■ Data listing
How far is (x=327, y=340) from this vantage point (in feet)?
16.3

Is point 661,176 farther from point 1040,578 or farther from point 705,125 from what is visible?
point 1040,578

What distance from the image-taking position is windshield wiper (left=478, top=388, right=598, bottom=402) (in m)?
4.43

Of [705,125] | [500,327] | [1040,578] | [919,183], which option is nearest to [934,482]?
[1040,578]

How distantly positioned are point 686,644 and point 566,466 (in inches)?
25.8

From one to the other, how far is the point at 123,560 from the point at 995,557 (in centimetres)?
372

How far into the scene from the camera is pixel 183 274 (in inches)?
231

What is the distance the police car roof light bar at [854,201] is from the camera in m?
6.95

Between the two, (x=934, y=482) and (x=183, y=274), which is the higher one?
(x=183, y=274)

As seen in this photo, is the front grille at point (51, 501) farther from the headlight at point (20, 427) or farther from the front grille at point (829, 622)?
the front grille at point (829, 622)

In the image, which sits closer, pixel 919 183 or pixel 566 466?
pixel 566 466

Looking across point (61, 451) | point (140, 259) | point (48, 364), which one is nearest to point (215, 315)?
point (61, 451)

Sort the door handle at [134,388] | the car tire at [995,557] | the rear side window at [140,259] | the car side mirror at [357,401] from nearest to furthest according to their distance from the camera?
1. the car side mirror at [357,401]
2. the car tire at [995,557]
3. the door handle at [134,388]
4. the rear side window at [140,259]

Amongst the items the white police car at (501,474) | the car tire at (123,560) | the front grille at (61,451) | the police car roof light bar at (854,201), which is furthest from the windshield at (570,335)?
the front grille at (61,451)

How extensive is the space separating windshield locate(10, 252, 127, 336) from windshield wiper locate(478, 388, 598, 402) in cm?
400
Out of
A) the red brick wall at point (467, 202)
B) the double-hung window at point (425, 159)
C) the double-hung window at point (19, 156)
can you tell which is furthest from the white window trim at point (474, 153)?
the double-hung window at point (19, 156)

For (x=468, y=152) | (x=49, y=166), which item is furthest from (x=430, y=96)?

■ Set problem
Copy all of the records above word for word, keeping every line the same.

■ Worked solution
How far is (x=327, y=340) from this vantage point (in feet)?
16.3

Is point 661,176 farther from point 1040,578 or farther from point 705,125 from what is visible?
point 1040,578

What distance from the image-taking position is windshield wiper (left=478, top=388, right=598, bottom=402) (in m)?
4.43

Of [705,125] | [500,327] | [1040,578] | [919,183], which option is nearest to [934,482]?
[1040,578]

How distantly positioned are point 686,644 and point 566,466 (in inches)?
25.8

From one to the other, how far is the point at 123,560 from the point at 995,557 (in centimetres)?
372

How far into the scene from the camera is pixel 183 274 (in inches)?
231

What is the distance the police car roof light bar at [854,201] is from the camera in m?
6.95

Between the two, (x=934, y=482) and (x=183, y=274), which is the higher one?
(x=183, y=274)

As seen in this photo, is the front grille at point (51, 501) farther from the headlight at point (20, 427) or farther from the front grille at point (829, 622)?
the front grille at point (829, 622)

In the image, which sits closer, pixel 919 183 or pixel 566 466?
pixel 566 466

Looking across point (61, 451) | point (140, 259) | point (48, 364), which one is nearest to point (215, 315)?
point (61, 451)

Sort the door handle at [134,388] | the car tire at [995,557] | the rear side window at [140,259] | the car side mirror at [357,401] from nearest to furthest according to their distance from the camera?
1. the car side mirror at [357,401]
2. the car tire at [995,557]
3. the door handle at [134,388]
4. the rear side window at [140,259]

Amongst the items the white police car at (501,474) | the car tire at (123,560) | the front grille at (61,451) | the police car roof light bar at (854,201), which is furthest from the windshield at (570,335)?
the front grille at (61,451)

How extensive is the space separating windshield locate(10, 252, 127, 336) from windshield wiper locate(478, 388, 598, 402) in cm?
400
Out of
A) the red brick wall at point (467, 202)
B) the double-hung window at point (425, 159)
C) the double-hung window at point (19, 156)
can you tell which is furthest from the white window trim at point (474, 153)?
the double-hung window at point (19, 156)

For (x=468, y=152) | (x=49, y=166), which item is furthest from (x=430, y=96)?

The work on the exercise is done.